On the long, possibly dead-end road to fully automated driving, the promise of “connected” vehicles is something like a way station. When cars can communicate with one another over Wi-Fi and GPS, drivers should be able to anticipate hard stops, lane blockages, slippery pavement, and other kinds of unexpected terrain. Ultimately, connected robo-cars would be able to turn the untidy churn of human-driven traffic into a frictionless ballet of computer-controlled mobility. But for now, flesh-motorists can still benefit from such “smart” features: Many will soon be available in Ford’s lineup, for example. If you can’t shell out for a new ride, however, you’re out of luck.
On the other hand, Nexar, an AI-powered driving safety app, provides similar features to the masses. It deploys your smartphone like a dashcam, recording your commutes.* Stored in the cloud, that video footage can come in handy if you’re filing an insurance claim after a crash. Using artificial intelligence, it also helps Nexar predict possible accidents: The company combines the videos with data from your phone’s accelerometer and gyroscope to detect and alert you to dicey driving conditions.
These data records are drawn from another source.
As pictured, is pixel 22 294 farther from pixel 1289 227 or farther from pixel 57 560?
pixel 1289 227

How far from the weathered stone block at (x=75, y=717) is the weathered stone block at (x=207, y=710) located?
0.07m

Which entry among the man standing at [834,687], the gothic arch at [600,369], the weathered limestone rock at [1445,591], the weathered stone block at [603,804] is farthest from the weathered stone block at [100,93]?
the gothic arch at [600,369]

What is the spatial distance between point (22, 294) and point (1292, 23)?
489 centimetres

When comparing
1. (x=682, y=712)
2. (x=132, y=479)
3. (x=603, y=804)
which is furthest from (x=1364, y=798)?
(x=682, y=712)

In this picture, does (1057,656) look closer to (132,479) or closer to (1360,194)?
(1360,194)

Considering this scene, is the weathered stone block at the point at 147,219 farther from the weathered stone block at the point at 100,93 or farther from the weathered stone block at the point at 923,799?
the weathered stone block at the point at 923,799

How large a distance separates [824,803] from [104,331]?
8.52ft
Now some of the live footage from Nexar users—who number in the hundreds of thousands, in 160 countries—is available for anyone who wants a gander. The web-based Live Map, which shows close-to-real-time street views snapped from their dashboards, launched in July for New York City, and is soon to roll out in hundreds of other cities. The interactive web map is updated every few minutes with freshly captured chunks of streetscape. Using AI, it also identifies key features on the roads, such as traffic signals, stop signs, traffic cones, and barricades. It’s like Waze mashed up with Google StreetView.
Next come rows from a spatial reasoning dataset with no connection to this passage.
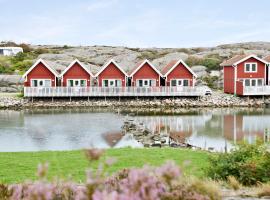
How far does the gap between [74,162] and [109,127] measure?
1536 centimetres

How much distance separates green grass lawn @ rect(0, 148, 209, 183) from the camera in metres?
12.7

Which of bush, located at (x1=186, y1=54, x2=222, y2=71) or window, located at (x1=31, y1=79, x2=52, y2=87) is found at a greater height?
bush, located at (x1=186, y1=54, x2=222, y2=71)

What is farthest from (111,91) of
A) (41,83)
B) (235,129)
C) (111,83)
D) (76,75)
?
(235,129)

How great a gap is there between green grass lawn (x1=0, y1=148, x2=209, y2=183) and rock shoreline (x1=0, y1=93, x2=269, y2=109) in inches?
1085

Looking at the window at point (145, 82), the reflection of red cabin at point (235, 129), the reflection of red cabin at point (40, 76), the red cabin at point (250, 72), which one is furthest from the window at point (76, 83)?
the reflection of red cabin at point (235, 129)

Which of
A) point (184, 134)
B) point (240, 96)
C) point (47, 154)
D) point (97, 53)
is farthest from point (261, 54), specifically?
point (47, 154)

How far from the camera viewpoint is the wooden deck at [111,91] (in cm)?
4650

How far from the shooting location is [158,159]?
15.5 meters

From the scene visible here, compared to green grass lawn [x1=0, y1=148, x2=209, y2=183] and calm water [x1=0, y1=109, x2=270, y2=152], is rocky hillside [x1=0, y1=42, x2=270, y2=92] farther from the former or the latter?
green grass lawn [x1=0, y1=148, x2=209, y2=183]

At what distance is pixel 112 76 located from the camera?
4916 cm

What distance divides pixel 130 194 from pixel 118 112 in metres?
37.4

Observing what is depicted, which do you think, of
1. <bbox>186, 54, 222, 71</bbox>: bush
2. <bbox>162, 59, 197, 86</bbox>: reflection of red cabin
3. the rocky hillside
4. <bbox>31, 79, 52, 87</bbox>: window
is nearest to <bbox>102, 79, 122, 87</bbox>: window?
<bbox>162, 59, 197, 86</bbox>: reflection of red cabin

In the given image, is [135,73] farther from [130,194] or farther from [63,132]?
[130,194]

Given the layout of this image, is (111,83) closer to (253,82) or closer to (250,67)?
(250,67)
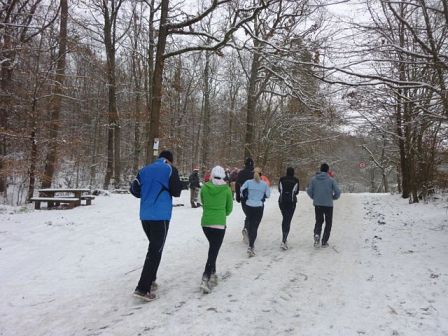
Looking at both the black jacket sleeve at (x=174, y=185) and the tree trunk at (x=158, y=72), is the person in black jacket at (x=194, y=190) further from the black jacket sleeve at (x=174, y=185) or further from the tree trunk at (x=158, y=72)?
the black jacket sleeve at (x=174, y=185)

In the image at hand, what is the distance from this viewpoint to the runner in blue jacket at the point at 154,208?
5492mm

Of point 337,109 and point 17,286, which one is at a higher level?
point 337,109

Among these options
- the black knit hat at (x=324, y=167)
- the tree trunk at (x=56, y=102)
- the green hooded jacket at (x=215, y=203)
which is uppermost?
the tree trunk at (x=56, y=102)

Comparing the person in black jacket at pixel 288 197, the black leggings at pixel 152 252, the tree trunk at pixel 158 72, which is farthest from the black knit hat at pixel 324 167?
the tree trunk at pixel 158 72

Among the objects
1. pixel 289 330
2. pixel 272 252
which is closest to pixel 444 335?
pixel 289 330

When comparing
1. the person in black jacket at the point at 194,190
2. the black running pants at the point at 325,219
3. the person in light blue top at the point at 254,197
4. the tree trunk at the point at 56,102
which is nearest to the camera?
the person in light blue top at the point at 254,197

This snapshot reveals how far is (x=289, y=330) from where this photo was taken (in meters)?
4.65

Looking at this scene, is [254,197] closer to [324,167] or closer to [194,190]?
[324,167]

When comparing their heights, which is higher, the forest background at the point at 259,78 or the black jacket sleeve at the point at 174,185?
the forest background at the point at 259,78

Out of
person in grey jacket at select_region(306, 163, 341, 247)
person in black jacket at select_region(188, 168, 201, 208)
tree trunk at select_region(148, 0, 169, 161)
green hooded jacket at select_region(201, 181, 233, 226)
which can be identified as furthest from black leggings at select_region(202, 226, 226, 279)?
person in black jacket at select_region(188, 168, 201, 208)

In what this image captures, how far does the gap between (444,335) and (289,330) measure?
69.7 inches

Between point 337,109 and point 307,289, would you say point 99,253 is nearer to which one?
point 307,289

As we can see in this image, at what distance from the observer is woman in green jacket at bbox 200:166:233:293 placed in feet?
20.2

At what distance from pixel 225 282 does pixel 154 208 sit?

Like Google’s mapping platform, Live Map is an addictive tool for digital globetrotters keen on aimless wandering. It also has a number of near-term practical applications, says Nexar CEO Eran Shir. City governments could use Live Map to snoop on construction sites, in order to assure workers are complying with permits. Or it could help them create a digital inventory of their street signage, a service that other AI-powered mapping companies, such as Mapillary, have gotten into.